John’s first of five shark points was to “set a goal.”
“I had set a goal,” John said. “Every single decision you’ve made in your life happens in one second. It was a culmination of thoughts and actions that may have been a week, a month, two years, ten years. When you decided to risk it all, it took one second when you made that decision to set a goal.”
John said he reads “Think and Grow Rich” by Napoleon Hill. He has read the same book over 23 times, reading the same 10 goals every morning and night.
He aims for the goals he set to be the last thing on his mind at night and the first thing he thinks about each morning.
“If we are not in charge of our goal, we often let other people take our goals away from us,” John said.
John’s next shark point was “homework.”
“You will want to call it analytics, I want to call it homework,” John said. “I do my homework.”
John expressed the need for “doing your homework” to understand your company, yourself and your competitor.
The next shark point was “amor.”
“The biggest challenge you’re going to have in life is going to be work-life balance,” John said.
John expressed how he lost the focus of work-life balance, specifically his love life.
“The beautiful thing about kids these days… you know about how it is at the moment,” John said. “You will pay more for the experience than for material things. I didn’t do that. I was working for material things instead of experience.”
John expressed that the real reason we do what we do is not because we necessarily love it, but because we love our families.
“We spend so much time trying to please others, and we don’t reinvest in the most valuable thing we have,” John said.
John’s fourth and fifth shark points were “remember your brand” and “keep swimming.”

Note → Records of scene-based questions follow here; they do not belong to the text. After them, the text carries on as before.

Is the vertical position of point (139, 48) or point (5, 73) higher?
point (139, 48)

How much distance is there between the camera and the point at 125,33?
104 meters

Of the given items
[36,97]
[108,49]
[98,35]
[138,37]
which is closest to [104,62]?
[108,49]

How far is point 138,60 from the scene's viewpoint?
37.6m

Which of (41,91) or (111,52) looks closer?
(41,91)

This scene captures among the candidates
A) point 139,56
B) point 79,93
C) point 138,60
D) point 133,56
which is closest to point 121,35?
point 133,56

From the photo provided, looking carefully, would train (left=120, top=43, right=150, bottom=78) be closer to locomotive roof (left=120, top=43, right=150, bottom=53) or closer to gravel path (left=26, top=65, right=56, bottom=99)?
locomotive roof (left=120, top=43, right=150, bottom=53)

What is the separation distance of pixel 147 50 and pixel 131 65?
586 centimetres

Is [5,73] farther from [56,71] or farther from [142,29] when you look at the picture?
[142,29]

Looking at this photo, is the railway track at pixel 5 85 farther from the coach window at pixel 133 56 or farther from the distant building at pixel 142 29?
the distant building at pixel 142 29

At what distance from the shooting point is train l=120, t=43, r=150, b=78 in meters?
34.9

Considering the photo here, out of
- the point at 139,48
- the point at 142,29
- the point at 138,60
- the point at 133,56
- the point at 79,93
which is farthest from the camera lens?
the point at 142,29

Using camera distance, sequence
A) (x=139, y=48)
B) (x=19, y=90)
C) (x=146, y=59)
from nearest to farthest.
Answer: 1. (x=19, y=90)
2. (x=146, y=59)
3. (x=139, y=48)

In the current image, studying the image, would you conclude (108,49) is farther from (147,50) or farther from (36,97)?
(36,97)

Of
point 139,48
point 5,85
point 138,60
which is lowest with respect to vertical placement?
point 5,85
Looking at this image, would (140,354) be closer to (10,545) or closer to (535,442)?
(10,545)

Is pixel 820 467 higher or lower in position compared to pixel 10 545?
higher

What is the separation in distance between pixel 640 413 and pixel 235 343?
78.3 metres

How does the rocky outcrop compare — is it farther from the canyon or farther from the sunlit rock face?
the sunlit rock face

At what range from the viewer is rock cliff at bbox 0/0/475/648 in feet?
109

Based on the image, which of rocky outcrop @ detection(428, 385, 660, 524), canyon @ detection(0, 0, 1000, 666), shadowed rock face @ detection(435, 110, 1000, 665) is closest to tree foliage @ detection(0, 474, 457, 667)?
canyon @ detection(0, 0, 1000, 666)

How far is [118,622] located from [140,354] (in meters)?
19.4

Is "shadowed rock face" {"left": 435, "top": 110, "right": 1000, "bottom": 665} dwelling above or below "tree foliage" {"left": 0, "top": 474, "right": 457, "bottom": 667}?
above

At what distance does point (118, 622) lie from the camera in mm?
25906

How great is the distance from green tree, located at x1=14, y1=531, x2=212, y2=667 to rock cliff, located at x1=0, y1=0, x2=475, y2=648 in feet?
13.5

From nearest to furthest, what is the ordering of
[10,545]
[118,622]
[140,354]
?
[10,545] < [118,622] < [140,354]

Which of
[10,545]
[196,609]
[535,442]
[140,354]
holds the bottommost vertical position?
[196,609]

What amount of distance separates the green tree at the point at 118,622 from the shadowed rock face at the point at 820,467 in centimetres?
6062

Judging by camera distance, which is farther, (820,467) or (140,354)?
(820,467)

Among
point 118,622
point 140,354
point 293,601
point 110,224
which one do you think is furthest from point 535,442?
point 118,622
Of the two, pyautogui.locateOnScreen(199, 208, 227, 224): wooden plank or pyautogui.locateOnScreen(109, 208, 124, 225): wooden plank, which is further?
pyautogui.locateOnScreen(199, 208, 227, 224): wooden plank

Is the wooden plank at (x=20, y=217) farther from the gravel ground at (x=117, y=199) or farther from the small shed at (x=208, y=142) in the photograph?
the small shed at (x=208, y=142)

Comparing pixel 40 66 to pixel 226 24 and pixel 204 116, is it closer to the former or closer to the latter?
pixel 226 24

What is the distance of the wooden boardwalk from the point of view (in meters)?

If you don’t know what your “two to five words” are that you stand for, you leave it for others to interpret, John said.
The fifth point to keep swimming came to him after undergoing surgery to remove a cancerous nodule from his thyroid.
He expressed to the audience to be early and active about your health because it is not always guaranteed.
“And if I have provoked you today to tell your mother, father or a family member to get checked out by a doctor, then I have done my job,” John said. “Because you know what? Now I’m here in the middle of Iowa State University and I am cancer-free.”
“I thought Daymond John’s presentation was very interesting as a student,” Ally Brant, a senior studying management, said. “I loved learning about his five shark points and how I can apply them to my education and my future.”
The event was sponsored by Eventure, the Pappajohn Center for Entrepreneurship, the Ivy College of Business, the Student Innovation Center and the Committee on Lectures.
The event will be available online for those with an ISU Net ID in two weeks.